(Records contained in a dataset)
————
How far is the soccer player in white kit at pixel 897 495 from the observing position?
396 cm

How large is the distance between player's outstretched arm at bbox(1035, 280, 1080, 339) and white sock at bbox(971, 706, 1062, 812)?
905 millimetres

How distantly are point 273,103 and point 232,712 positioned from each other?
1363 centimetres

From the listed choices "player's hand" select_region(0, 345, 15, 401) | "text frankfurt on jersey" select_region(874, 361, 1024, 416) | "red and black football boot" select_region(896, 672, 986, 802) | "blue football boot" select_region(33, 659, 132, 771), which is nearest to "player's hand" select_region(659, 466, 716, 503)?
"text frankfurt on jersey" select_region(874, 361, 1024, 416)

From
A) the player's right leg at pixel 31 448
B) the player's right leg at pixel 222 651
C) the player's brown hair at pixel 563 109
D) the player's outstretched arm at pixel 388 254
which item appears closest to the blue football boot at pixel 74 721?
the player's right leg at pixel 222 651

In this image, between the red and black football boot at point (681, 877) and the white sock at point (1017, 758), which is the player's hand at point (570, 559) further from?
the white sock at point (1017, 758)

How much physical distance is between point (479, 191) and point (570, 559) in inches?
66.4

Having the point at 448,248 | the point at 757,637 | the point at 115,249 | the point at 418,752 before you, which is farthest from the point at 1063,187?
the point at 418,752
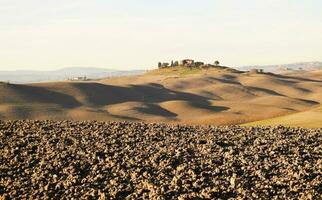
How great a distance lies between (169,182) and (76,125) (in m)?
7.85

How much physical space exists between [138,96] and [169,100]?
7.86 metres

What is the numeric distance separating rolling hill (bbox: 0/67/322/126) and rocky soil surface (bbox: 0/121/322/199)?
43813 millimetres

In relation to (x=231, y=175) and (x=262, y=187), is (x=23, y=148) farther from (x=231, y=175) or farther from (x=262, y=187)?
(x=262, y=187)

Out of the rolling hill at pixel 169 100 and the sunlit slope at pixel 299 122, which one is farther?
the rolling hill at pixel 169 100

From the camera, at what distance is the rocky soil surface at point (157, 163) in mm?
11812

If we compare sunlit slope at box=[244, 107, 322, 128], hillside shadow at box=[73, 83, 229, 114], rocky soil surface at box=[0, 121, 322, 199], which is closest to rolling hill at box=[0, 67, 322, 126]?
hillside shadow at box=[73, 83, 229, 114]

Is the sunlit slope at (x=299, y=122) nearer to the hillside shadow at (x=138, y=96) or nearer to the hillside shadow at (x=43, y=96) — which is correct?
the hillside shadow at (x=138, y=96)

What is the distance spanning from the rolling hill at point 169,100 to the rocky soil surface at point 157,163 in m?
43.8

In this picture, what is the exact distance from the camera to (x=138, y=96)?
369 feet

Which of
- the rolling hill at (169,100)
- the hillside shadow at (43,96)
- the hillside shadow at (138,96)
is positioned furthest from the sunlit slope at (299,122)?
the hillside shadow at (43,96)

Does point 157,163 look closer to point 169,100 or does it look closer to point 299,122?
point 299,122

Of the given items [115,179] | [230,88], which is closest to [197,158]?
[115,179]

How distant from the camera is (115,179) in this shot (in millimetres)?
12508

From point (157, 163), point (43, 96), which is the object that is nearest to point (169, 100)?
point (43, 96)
————
→ What you should do
Without the pictures, extract every entry verbatim.

→ Final answer
How far is the soccer player in white kit at pixel 897 495 from the observing position?
396 cm

How large is the distance between player's outstretched arm at bbox(1035, 280, 1080, 339) and white sock at bbox(971, 706, 1062, 812)?
905 millimetres

How distantly are point 273,103 and point 232,712 positioned from each other?
1363 centimetres

From the listed choices "player's hand" select_region(0, 345, 15, 401) | "text frankfurt on jersey" select_region(874, 361, 1024, 416) | "red and black football boot" select_region(896, 672, 986, 802) | "blue football boot" select_region(33, 659, 132, 771), which is nearest to "player's hand" select_region(659, 466, 716, 503)?
"text frankfurt on jersey" select_region(874, 361, 1024, 416)

From
A) the player's right leg at pixel 31 448
B) the player's right leg at pixel 222 651
C) the player's brown hair at pixel 563 109
D) the player's outstretched arm at pixel 388 254
which item appears closest to the blue football boot at pixel 74 721?
the player's right leg at pixel 222 651

In this image, between the red and black football boot at point (681, 877) and the white sock at point (1017, 758), which is the player's hand at point (570, 559) further from?
the white sock at point (1017, 758)

How much physical distance is between point (479, 191) and point (570, 559) in inches?
66.4

Having the point at 448,248 | the point at 757,637 | the point at 115,249 | the point at 418,752 before you, which is farthest from the point at 1063,187?
the point at 418,752
How great a distance lies between (169,182) and (76,125) (in m)?
7.85

How much physical space exists between [138,96] and [169,100]?
7.86 metres

What is the numeric distance separating rolling hill (bbox: 0/67/322/126) and rocky soil surface (bbox: 0/121/322/199)?
43813 millimetres

In relation to (x=231, y=175) and (x=262, y=187), is (x=23, y=148) farther from (x=231, y=175) or farther from (x=262, y=187)?
(x=262, y=187)

Out of the rolling hill at pixel 169 100 and the sunlit slope at pixel 299 122, which one is farther?
the rolling hill at pixel 169 100

From the camera, at what distance is the rocky soil surface at point (157, 163) in mm?
11812

If we compare sunlit slope at box=[244, 107, 322, 128], hillside shadow at box=[73, 83, 229, 114], rocky soil surface at box=[0, 121, 322, 199], which is closest to rolling hill at box=[0, 67, 322, 126]?
hillside shadow at box=[73, 83, 229, 114]

Is the sunlit slope at (x=299, y=122) nearer to the hillside shadow at (x=138, y=96) or nearer to the hillside shadow at (x=43, y=96) — which is correct?
the hillside shadow at (x=138, y=96)

What is the distance spanning from the rolling hill at point 169,100 to the rocky soil surface at point 157,163 in m?
43.8

In this picture, what is the exact distance from the camera to (x=138, y=96)?
369 feet

Which of
- the rolling hill at (169,100)
- the hillside shadow at (43,96)
- the hillside shadow at (138,96)
is positioned furthest from the sunlit slope at (299,122)?
the hillside shadow at (43,96)

Does point 157,163 look closer to point 169,100 or does it look closer to point 299,122?
point 299,122

Of the given items [115,179] | [230,88], which is closest to [197,158]?
[115,179]

How distant from the camera is (115,179) in this shot (in millimetres)?
12508

From point (157, 163), point (43, 96), which is the object that is nearest to point (169, 100)?
point (43, 96)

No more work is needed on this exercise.